Он еще не знал, отчего у отца и бабушки такие сложные отношения. Он только видел, что бабушка недовольна всем: приезжал дедушка из деревни, она хмурилась и не выходила из комнаты, и ей не нравилось, как он говорит по-таджикски и что он шумный, дедушка, когда умывается во дворе, кричит, довольный прохладной водой, хвалит ее; сердится она и когда привозит он с собой полную корзину синих плодов, сложив их рядами на листья смоковницы («Как будто здесь, в городе, нельзя купить смокву»), и учит Душана, как есть смокву — разрезает плод на две половины и трет их друг о друга, чтобы, как он выражается, «убить хмельные зерна», а потом в рот («Как будто дети растут безо всякого воспитания»). И это язвительное отношение, передразнивание родственников отца, внешне безобидное, похожее на старческое ворчание, скрывало от Душана главное — нежелание бабушки до сих пор смириться с женитьбой его матери и отца.
Она вовсе не видела в этом необходимости и не думала, как покойный дедушка, что очень древний их род захирел и не несет в себе уже здоровья для будущих поколений, а это седьмое колено, начиная с матери Душана, нуждается в новой крови. Мать и вправду уродилась болезненной, слабой и ко времени ее девичества, когда тонкие черты ее обрисовались какой-то неестественной для их рода красотой и изяществом, но зато в самой ней болезненное начало еще больше усилилось, дедушка потерял покой.
Род их, славившийся в городе особой ученостью и аристократизмом, жил всегда замкнуто и ревностно оберегал свою чистоту, теперь же стало ясно, что он не сможет сохранить себя дальше без того, чтобы не соединиться с родом простых деревенских людей, живущих в родстве со здоровой природой, и тогда дедушка заявил, что не пустит в дом никого из этих белоручек и что лучшим мужем для его дочери станет человек из деревни, узбек ли, таджик или казах, не важно, а не будет этого, родится слабоумное, больное потомство, непригодное для жизни.

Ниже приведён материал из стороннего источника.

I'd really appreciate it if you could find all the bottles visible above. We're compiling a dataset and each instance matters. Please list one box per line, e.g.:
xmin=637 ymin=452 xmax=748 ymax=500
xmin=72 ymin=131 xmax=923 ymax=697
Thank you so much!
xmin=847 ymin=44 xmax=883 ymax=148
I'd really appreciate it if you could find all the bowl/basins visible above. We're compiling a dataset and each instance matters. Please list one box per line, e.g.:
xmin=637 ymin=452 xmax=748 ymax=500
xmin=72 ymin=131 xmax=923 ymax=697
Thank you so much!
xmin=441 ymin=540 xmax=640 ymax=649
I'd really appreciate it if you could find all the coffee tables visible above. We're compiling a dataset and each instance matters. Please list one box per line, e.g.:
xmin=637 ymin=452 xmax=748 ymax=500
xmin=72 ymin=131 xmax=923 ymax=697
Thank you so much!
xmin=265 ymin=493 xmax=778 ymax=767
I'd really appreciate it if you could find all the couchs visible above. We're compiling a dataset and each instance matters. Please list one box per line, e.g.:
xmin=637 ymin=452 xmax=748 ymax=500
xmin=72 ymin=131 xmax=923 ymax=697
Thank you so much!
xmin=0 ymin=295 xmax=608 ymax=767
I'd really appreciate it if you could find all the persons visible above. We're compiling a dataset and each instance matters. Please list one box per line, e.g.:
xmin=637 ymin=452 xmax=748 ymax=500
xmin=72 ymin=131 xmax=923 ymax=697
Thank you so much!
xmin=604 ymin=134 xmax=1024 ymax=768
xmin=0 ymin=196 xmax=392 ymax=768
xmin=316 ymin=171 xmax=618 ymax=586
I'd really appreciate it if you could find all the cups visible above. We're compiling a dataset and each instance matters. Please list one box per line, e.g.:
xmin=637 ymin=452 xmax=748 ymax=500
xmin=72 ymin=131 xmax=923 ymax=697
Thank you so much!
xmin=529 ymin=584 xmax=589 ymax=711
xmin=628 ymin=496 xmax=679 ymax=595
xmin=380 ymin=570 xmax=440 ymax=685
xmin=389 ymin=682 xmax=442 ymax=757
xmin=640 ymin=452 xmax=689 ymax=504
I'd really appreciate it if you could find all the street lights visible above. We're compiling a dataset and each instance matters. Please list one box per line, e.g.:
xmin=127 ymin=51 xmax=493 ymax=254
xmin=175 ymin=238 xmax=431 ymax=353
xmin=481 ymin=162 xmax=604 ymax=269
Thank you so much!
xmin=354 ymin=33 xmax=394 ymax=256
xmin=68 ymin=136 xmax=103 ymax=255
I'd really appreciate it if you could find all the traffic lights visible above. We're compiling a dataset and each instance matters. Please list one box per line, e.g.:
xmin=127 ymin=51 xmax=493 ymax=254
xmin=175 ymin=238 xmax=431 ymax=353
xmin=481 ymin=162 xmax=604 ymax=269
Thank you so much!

Это он внушил и дочери, только бабушка считала все выдумкой, чудачеством и сумасшествием. Как может допустить она, чтобы благородный род их, издревле дающий умных и исправных судей, мог смешаться с родом строителей, откуда вышел отец Амона? Но хоть было это непристойно для него, дедушка сам занялся с помощью друзей и знакомых поисками простого славного человека для своей дочери. И человек такой нашелся в институте, где училась будущая мать Амона.
Дедушка недолго прожил после рождения первенца, зато как он радовался, видя, что Амон весь в отца, крепкий и живучий, хотя и от матери перешли к нему некая мечтательность и меланхолия. Любил он Амона нежно, целыми днями не отпускал его от себя, да и ночью часто укладывался спать возле его люльки, чтобы терпеливым своим голосом унять его плач. От Амона должна была пойти новая ветвь в семье, и дедушка умирал, наверное, с высоким чувством спасителя рода…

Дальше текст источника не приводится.